36.In the United States there are communities within each state similar to the Hasidic Jews in Kiryas Joel, in Orange County New York. Here different religions and sects such as the Amish can be left alone. If anyone is being physically and mentally abused they can call 911 for help at any time. All of these separate towns or cities are under County and state laws and are patrolled by county and state police. When these people are arrested they are tried in the County and the state and federal courts. There are branches of local banks within these communities, and insurance companies and whatever companies they want operate within these communities. There are large and small manufacturing plants and there are large and small farms. Communities are structured by religion, nationality, or ethnicity. Children who want to leave these communities are raised by the each state in group or foster homes, or planned youth communities.
37. The schools in these communities are part of the regional school system and there is competition between schools in terms of academics and athletics.
38.Mexico and Israel signed an agreement for Israel and their Mossad to send 5,000 secret police to eliminate the drug cartel. The operation took only two weeks for this to be accomplished. In return Mexico has leased the state of Tabasco on the Gulf of Mexico to Israel for the next 500 years for $100, and the entire Jewish state of Israel has moved to Mexico. It is 7,000 Km larger than the former state of Israel. The people who were in Tabasco have chosen to stay in the country and they have dual citizenship in Israel and Mexico.
39.Marijuana has been decriminalized and so have some other drugs. People can now get their drugs cheaply, as they have been doing in several European countries, and the prison population in the United States has been reduced by 75%. Former prison guards have been reeducated to be counselors and teachers in technical schools and programs such as Upward Bound and the Job Corps. The walls have been torn down along the Mexican border as millions of Mexicans have returned to Mexico as their economy has improved and there are now plenty of well-paying jobs.

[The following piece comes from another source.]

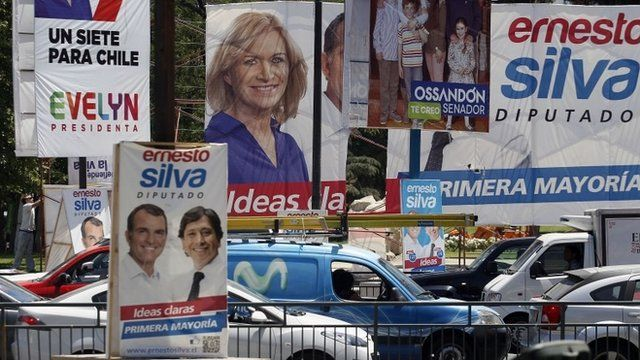 A street corner is filled with election campaign signs, including presidential candidate Evelyn Matthei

40.Unitarians separated from the Universalists in 2017 and decided to actively recruit members to their congregations. They were following up on some of the writings of Thomas Jefferson who wrote in a letter on June 26, 1822, “I trust that there is not a young man now living in the United States who will not die a Unitarian.” Through ads and personal contacts the Unitarian Church now has the largest membership of any organized religion in the United States. Its appeal is its secular nature, social activism, and the complete freedom it gives every individual to believe whatever they want to believe about a God or Gods.
41.The “One-Drop Rule” has been officially outlawed by the Supreme Court, and people are no longer considered African American or black just because any of their ancestors were from Africa. Lifestyle has become a much more important factor in forming relationships than race, ethnicity, or nationality.
42.Forms asking for racial or ethnic identity are no longer used in the United States.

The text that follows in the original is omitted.